/ Kilise / Manastır Hareketinin Tarihi (4):

Manastır Hareketinin Tarihi (4):

Manastır Hareketinin Tarihi (4):

 

Keşişliğin Anadolu’ya yayılmasıyla birlikte yeni bir fenomen gözlemleriz. Bu yeni oluşumda hayatlarını sutün başlarında geçiren keşişlere şahit oluruz. Bu hareketin oluşmasında en önemli rolü oynayan kişi Adana Kozan doğumlu Simeon Stilites’dir.

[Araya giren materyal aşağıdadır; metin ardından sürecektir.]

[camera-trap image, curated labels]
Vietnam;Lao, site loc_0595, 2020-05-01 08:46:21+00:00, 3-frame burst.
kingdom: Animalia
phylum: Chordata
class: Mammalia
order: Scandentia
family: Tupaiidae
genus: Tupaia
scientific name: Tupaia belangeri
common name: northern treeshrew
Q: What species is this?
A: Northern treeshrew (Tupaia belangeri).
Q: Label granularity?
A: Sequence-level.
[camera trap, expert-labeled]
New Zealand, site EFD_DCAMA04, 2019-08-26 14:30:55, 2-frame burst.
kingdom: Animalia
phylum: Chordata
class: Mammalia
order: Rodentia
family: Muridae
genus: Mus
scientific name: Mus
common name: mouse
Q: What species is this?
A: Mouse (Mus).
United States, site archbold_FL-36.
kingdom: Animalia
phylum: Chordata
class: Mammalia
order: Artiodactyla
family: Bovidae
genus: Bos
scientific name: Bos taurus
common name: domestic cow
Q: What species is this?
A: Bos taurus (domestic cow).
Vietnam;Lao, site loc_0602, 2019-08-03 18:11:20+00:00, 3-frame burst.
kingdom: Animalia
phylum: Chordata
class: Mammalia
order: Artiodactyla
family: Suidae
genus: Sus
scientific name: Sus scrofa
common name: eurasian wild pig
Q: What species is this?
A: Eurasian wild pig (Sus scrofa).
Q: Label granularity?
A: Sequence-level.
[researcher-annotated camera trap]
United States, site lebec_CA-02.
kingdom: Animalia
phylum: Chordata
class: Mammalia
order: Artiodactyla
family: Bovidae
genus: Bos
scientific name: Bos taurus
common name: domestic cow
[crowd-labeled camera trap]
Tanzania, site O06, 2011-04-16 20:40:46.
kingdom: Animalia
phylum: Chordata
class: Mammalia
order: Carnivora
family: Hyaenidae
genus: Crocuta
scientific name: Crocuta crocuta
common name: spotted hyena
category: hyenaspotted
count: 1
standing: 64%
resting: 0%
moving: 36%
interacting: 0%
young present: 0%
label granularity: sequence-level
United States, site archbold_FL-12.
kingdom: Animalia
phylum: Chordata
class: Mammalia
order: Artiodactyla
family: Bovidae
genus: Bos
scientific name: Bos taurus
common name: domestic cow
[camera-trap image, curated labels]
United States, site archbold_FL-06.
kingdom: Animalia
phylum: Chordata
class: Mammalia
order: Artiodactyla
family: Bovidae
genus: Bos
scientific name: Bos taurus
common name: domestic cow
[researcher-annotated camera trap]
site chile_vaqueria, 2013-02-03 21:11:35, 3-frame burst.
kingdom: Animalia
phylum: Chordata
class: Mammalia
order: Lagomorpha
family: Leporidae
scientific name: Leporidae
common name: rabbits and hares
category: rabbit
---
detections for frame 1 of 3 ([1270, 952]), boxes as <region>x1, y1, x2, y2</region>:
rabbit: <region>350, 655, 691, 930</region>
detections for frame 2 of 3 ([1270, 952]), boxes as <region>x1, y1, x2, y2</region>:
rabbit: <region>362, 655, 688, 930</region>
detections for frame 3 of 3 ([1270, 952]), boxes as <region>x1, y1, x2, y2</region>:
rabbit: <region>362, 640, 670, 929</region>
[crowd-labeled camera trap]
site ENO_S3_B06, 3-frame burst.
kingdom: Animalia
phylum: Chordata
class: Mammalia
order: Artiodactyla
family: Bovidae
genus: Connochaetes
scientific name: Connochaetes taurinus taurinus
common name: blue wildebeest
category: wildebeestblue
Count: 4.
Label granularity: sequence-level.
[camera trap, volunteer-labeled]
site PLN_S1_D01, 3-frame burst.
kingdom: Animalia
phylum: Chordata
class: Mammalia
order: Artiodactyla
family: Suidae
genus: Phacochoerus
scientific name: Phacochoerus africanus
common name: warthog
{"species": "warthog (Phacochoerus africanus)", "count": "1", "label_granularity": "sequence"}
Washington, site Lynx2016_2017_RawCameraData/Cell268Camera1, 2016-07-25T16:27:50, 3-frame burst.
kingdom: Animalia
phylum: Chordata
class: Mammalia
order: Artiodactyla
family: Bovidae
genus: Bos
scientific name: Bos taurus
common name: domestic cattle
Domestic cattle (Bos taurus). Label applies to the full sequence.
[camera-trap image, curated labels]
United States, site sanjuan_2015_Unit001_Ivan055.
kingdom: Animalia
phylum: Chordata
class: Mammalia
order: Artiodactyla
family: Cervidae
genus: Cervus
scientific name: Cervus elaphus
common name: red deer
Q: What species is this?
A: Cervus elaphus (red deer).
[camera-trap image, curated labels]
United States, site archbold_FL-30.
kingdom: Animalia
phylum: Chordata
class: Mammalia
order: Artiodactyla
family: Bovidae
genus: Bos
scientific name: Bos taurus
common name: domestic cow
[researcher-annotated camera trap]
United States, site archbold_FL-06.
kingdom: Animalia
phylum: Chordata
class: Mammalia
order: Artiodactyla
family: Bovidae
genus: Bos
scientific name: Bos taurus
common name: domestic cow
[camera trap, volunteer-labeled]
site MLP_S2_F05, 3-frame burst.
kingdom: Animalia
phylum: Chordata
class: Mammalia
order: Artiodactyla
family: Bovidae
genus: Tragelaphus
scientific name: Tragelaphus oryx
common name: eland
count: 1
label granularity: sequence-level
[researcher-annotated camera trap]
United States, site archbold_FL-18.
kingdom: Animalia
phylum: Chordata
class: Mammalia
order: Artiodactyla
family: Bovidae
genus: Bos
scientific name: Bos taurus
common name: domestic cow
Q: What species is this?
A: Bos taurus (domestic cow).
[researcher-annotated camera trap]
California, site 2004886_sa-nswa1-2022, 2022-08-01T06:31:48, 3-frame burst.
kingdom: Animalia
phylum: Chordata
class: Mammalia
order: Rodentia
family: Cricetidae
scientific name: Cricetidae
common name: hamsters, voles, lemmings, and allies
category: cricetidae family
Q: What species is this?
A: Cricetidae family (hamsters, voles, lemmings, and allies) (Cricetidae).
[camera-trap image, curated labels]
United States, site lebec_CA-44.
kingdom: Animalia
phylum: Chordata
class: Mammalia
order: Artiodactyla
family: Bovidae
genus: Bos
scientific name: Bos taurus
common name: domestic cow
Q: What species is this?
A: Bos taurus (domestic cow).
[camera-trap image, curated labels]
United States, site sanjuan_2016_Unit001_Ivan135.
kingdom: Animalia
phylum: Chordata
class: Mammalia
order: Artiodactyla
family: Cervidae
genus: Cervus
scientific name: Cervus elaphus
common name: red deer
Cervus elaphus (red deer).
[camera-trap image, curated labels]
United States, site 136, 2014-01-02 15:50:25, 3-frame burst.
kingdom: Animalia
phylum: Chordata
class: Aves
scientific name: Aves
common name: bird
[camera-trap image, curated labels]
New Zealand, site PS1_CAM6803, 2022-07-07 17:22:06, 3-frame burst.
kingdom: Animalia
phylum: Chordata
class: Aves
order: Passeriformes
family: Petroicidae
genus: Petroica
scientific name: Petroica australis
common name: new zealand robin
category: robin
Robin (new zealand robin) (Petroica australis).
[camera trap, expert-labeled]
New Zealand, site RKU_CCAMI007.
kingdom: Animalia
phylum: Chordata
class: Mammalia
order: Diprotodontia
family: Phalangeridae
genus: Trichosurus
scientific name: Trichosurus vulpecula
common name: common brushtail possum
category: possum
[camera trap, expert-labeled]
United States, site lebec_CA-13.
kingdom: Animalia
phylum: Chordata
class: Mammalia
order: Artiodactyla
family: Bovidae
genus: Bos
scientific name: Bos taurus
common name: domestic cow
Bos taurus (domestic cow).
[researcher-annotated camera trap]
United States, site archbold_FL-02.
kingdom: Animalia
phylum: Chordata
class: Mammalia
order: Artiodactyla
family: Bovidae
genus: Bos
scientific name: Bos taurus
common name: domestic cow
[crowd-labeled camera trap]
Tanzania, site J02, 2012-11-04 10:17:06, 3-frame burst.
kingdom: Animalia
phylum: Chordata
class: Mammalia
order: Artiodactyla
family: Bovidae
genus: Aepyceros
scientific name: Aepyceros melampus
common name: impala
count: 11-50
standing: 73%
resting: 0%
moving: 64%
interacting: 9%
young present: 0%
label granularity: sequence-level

390 senesinde doğan Simeon bir çobanın oğluydu. Bidiğimiz kadarıyla 13 yaşlarında İncil’de yer alan Mesih İsa’nın dağdaki vaazını okuduğunda Simeon oldukça etkilendi ve gayretli bir biçimde hayatını Tanrı’ya adadı.16 yaşlarında bir manastıra girdi fakat o kadar kanaatkar yaşmışki manastırdaki cemaat yaşamına bir türlü ayak uyuduramamış. Böylelikle manastırdaki keşişler Simeon’un ayrılması için ricada bulunmuşlar. Simeon küçük bir kulübede inzivaya çekilmiş ve burada bir buçuk sene yaşamış. Rivayetlere göre bir keresinde 40 günlük Paskalya perhizini hiç bir şey yemeden ve içmeden geçirmiş. Bu dönemden sonra bir dağ yamacındaki küçük bir mağaraya çekilmiş ve burada çileci alışkanlıklarını sürdürmüş. Zamanla Simeon’u o kadar çok kişi ziyaret etmeye başlamışki ibadet ve dua düzeni bozulmuş. Böylece Simeon radikal bir çözüm bulmaya karar vermiş. Yamacın yakınlarında yer alan harabelerde bir sutün keşfetti ve sutünün tepesinde yaşamaya başladı. Dua hayatını burada sürdüren keşişin ihtiyaçları yöre halkı tarafından sağlanıyordu. Her gün köylü çocukları sutünü tırmanır ve Simeon’a pide ekmeği ve keçi sütü bırakırlardı. Bir keresinde Simeonu yakınlarda bulunan manastırların keşişleri ziyaret etmiş. Keşişler Simeon’un bu hayat stilini o kadar çok şaşırmışki bu hayat stilinin alçakgönüllülükten mi yoksa kibirden mi kaynaklandığını öğrenmek istemişler. Keşişler Simeon’un sütunden inmesini emretmiş. Simeon itaat etmiş. Tepkisinden memnun kalan keşişler böylece Simeon’a sütununa dönmesine izin vermiş.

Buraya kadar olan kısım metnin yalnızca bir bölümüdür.